- [Exercise requirements] Your task is to quote the records from their first line through the line containing "Used 2025 Subaru", with nothing added or left out.

====== Records shown

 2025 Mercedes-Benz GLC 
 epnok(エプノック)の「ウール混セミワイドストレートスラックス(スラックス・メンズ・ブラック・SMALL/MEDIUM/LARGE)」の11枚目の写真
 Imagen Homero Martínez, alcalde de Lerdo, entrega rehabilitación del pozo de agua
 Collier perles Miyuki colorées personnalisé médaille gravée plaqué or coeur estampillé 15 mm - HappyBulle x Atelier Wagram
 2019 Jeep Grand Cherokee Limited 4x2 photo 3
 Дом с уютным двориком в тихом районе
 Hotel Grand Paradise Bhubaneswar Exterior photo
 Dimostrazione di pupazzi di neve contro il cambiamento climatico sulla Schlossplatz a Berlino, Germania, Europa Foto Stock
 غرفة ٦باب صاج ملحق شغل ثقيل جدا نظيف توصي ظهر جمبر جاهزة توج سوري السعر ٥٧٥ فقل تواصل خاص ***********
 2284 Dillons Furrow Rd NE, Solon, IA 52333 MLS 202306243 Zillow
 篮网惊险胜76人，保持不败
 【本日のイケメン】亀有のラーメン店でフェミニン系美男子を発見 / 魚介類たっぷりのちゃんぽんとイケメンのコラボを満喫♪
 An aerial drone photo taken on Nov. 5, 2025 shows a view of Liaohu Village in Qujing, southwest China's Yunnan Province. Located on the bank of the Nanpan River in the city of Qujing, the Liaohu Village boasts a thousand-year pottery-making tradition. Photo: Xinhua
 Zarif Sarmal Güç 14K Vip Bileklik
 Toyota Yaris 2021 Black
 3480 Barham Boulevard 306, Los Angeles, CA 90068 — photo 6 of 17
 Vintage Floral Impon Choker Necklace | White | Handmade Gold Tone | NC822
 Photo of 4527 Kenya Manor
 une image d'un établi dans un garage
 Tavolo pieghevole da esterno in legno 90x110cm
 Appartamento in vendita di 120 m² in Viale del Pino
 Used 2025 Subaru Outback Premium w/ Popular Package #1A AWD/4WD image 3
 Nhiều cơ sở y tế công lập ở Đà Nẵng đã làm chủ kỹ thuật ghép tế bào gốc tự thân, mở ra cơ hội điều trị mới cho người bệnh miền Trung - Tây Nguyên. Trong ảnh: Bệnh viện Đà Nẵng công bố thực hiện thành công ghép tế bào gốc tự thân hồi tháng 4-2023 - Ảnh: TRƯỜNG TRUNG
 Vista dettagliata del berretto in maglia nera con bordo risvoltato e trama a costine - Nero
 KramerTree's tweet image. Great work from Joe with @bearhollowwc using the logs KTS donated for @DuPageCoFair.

============

- [Response below]
 2025 Mercedes-Benz GLC 
 epnok(エプノック)の「ウール混セミワイドストレートスラックス(スラックス・メンズ・ブラック・SMALL/MEDIUM/LARGE)」の11枚目の写真
 Imagen Homero Martínez, alcalde de Lerdo, entrega rehabilitación del pozo de agua
 Collier perles Miyuki colorées personnalisé médaille gravée plaqué or coeur estampillé 15 mm - HappyBulle x Atelier Wagram
 2019 Jeep Grand Cherokee Limited 4x2 photo 3
 Дом с уютным двориком в тихом районе
 Hotel Grand Paradise Bhubaneswar Exterior photo
 Dimostrazione di pupazzi di neve contro il cambiamento climatico sulla Schlossplatz a Berlino, Germania, Europa Foto Stock
 غرفة ٦باب صاج ملحق شغل ثقيل جدا نظيف توصي ظهر جمبر جاهزة توج سوري السعر ٥٧٥ فقل تواصل خاص ***********
 2284 Dillons Furrow Rd NE, Solon, IA 52333 MLS 202306243 Zillow
 篮网惊险胜76人，保持不败
 【本日のイケメン】亀有のラーメン店でフェミニン系美男子を発見 / 魚介類たっぷりのちゃんぽんとイケメンのコラボを満喫♪
 An aerial drone photo taken on Nov. 5, 2025 shows a view of Liaohu Village in Qujing, southwest China's Yunnan Province. Located on the bank of the Nanpan River in the city of Qujing, the Liaohu Village boasts a thousand-year pottery-making tradition. Photo: Xinhua
 Zarif Sarmal Güç 14K Vip Bileklik
 Toyota Yaris 2021 Black
 3480 Barham Boulevard 306, Los Angeles, CA 90068 — photo 6 of 17
 Vintage Floral Impon Choker Necklace | White | Handmade Gold Tone | NC822
 Photo of 4527 Kenya Manor
 une image d'un établi dans un garage
 Tavolo pieghevole da esterno in legno 90x110cm
 Appartamento in vendita di 120 m² in Viale del Pino
 Used 2025 Subaru Outback Premium w/ Popular Package #1A AWD/4WD image 3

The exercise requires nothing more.